Scene-based reasoning records
----------------
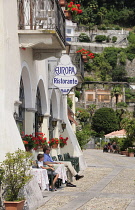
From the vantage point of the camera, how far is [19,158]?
9.93 m

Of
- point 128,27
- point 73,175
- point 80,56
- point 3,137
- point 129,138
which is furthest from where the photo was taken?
point 128,27

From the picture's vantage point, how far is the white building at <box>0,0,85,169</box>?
1148cm

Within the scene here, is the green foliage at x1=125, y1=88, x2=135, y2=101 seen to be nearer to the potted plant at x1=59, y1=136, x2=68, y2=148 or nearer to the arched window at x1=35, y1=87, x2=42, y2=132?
the potted plant at x1=59, y1=136, x2=68, y2=148

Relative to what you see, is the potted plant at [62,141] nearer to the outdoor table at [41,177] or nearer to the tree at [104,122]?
the outdoor table at [41,177]

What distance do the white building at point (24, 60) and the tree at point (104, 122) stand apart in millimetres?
67206

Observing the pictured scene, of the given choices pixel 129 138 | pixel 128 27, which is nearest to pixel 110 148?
pixel 129 138

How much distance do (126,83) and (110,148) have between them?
6422cm

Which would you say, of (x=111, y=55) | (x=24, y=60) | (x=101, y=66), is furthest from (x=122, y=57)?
(x=24, y=60)

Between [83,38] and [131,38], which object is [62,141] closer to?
[83,38]

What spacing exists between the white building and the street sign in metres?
0.62

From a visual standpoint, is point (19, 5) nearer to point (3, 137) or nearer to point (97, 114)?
point (3, 137)

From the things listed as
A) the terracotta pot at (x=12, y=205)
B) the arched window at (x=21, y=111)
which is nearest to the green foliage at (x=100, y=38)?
the arched window at (x=21, y=111)

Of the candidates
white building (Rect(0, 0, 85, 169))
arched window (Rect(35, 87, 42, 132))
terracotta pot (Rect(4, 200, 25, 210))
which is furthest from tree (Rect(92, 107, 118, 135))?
terracotta pot (Rect(4, 200, 25, 210))

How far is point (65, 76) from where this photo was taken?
1662 centimetres
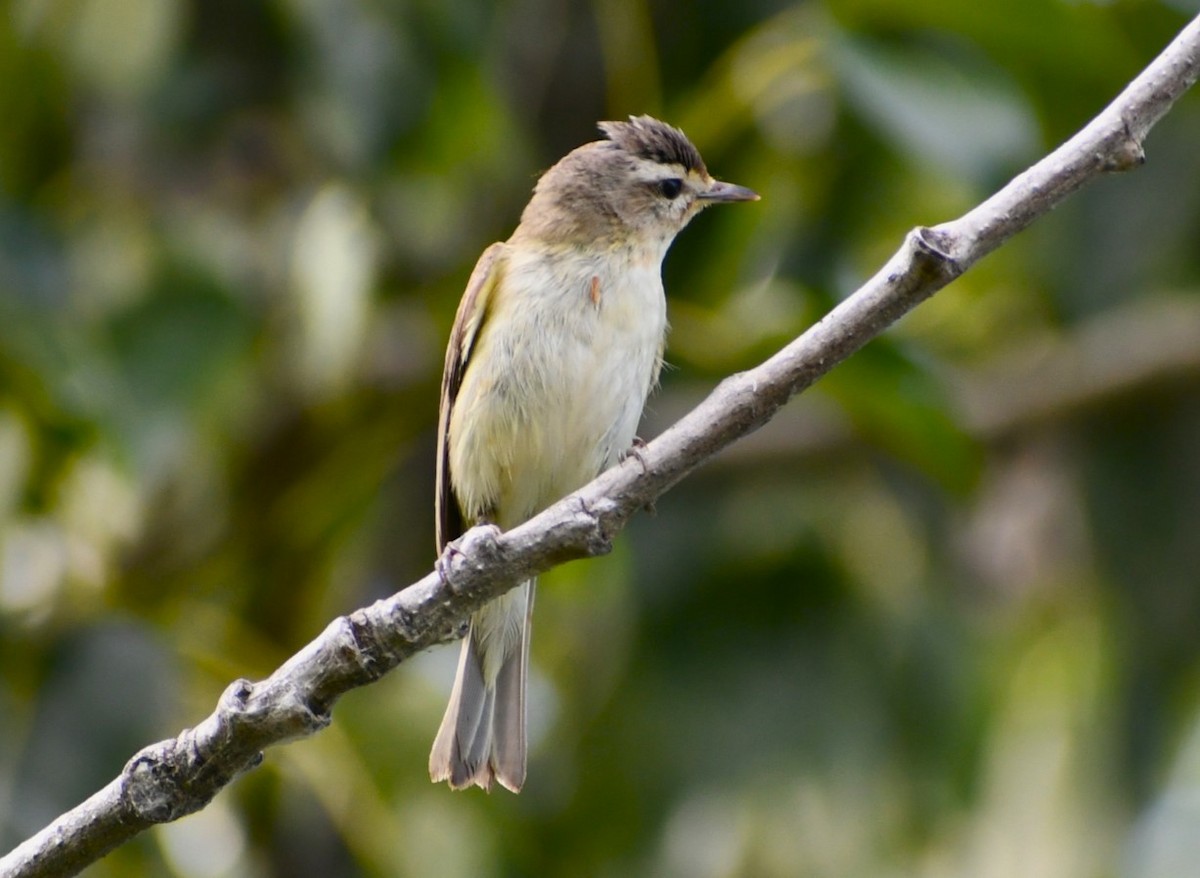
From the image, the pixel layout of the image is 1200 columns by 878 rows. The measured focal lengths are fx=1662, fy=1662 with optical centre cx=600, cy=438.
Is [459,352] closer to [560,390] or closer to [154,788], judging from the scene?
[560,390]

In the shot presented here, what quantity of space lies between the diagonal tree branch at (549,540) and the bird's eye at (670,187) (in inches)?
66.0

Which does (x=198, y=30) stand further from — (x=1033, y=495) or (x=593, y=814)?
(x=1033, y=495)

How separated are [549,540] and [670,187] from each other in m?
1.82

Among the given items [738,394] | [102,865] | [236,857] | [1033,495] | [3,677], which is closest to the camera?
[738,394]

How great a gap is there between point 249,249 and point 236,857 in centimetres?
198

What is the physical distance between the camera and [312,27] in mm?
4910

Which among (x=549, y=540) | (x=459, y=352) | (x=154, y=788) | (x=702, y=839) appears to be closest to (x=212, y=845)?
(x=702, y=839)

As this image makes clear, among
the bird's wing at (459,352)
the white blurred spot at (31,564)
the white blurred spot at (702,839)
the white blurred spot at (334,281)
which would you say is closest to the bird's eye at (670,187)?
the bird's wing at (459,352)

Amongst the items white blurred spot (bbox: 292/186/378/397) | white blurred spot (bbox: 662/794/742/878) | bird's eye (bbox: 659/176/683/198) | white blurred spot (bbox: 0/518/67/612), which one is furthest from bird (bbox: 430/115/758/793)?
white blurred spot (bbox: 662/794/742/878)

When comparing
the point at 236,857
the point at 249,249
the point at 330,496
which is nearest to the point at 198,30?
the point at 249,249

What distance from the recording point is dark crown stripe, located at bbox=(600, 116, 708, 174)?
427 cm

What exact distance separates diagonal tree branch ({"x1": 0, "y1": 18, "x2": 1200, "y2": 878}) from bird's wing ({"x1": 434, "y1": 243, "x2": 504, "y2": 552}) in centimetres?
146

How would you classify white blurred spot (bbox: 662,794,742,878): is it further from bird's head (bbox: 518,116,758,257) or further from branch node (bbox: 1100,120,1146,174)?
branch node (bbox: 1100,120,1146,174)

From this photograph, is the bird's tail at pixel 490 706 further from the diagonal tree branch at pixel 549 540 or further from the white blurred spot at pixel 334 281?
the diagonal tree branch at pixel 549 540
----------------
All the records need to be repeated exactly, with the images dropped.

From the vantage point of the camera, how far is [19,158]?
9.93 m

Of
- point 128,27
- point 73,175
- point 80,56
- point 3,137
- point 129,138
which is furthest from where the photo was taken?
point 128,27

From the picture's vantage point, how far is the white building at <box>0,0,85,169</box>?
1148cm

Within the scene here, is the green foliage at x1=125, y1=88, x2=135, y2=101 seen to be nearer to the potted plant at x1=59, y1=136, x2=68, y2=148 or nearer to the arched window at x1=35, y1=87, x2=42, y2=132?
the potted plant at x1=59, y1=136, x2=68, y2=148

Relative to what you see, is the potted plant at [62,141] nearer to the outdoor table at [41,177] or nearer to the tree at [104,122]?
the outdoor table at [41,177]

What distance do the white building at point (24, 60) and the tree at point (104, 122) stand apart in millimetres?
67206

Observing the pictured scene, of the given choices pixel 129 138 | pixel 128 27, which is nearest to pixel 110 148?
pixel 129 138

How much distance do (126,83) and (110,148) have between them?
6422cm

Which would you say, of (x=111, y=55) | (x=24, y=60) | (x=101, y=66), is furthest from (x=122, y=57)?
(x=24, y=60)

Between [83,38] and [131,38], which object is [62,141] closer to?
[83,38]

What spacing exists between the white building and the street sign in metres?
0.62

From a visual standpoint, is point (19, 5) nearer to point (3, 137) or nearer to point (97, 114)?
point (3, 137)

From the things listed as
A) the terracotta pot at (x=12, y=205)
B) the arched window at (x=21, y=111)
which is nearest to the green foliage at (x=100, y=38)?
the arched window at (x=21, y=111)

Of the candidates
white building (Rect(0, 0, 85, 169))
arched window (Rect(35, 87, 42, 132))
terracotta pot (Rect(4, 200, 25, 210))
which is furthest from tree (Rect(92, 107, 118, 135))?
terracotta pot (Rect(4, 200, 25, 210))

How far is point (65, 76) from where this photo was taken?
1662 centimetres
From the image, the pixel layout of the image is 1200 columns by 878 rows. The measured focal lengths are fx=1662, fy=1662 with optical centre cx=600, cy=438.
Is [459,352] closer to [560,390] or closer to [154,788], judging from the scene?
[560,390]

In the shot presented here, what quantity of space lies between the diagonal tree branch at (549,540) and the bird's eye at (670,187) (in inches)?
66.0

Which does (x=198, y=30) stand further from — (x=1033, y=495) or (x=593, y=814)?
(x=1033, y=495)

How separated are [549,540] and [670,187] from each other in m?
1.82

Among the given items [738,394] | [102,865] | [236,857] | [1033,495] | [3,677], which is closest to the camera?
[738,394]

How great a gap is there between point 249,249 and point 236,857 in centimetres?
198

What is the physical distance between the camera and [312,27] in mm?
4910

Which among (x=549, y=540) | (x=459, y=352) | (x=154, y=788) | (x=702, y=839) appears to be closest to (x=212, y=845)?
(x=702, y=839)

As this image makes clear, among
the bird's wing at (459,352)
the white blurred spot at (31,564)
the white blurred spot at (702,839)
the white blurred spot at (334,281)
which would you say is closest to the bird's eye at (670,187)?
the bird's wing at (459,352)

Amongst the items white blurred spot (bbox: 292/186/378/397) | white blurred spot (bbox: 662/794/742/878) | bird's eye (bbox: 659/176/683/198) | white blurred spot (bbox: 0/518/67/612), which one is furthest from bird (bbox: 430/115/758/793)?
white blurred spot (bbox: 662/794/742/878)

When comparing
the point at 236,857
the point at 249,249
the point at 330,496
which is nearest to the point at 198,30?
the point at 249,249

What distance from the recording point is dark crown stripe, located at bbox=(600, 116, 708, 174)?
427 cm

What exact distance separates diagonal tree branch ({"x1": 0, "y1": 18, "x2": 1200, "y2": 878}) from bird's wing ({"x1": 434, "y1": 243, "x2": 504, "y2": 552}) in centimetres?
146

How would you classify white blurred spot (bbox: 662,794,742,878): is it further from bird's head (bbox: 518,116,758,257) or further from branch node (bbox: 1100,120,1146,174)?
branch node (bbox: 1100,120,1146,174)

From this photograph, is the bird's tail at pixel 490 706 further from the diagonal tree branch at pixel 549 540 or further from the white blurred spot at pixel 334 281?
the diagonal tree branch at pixel 549 540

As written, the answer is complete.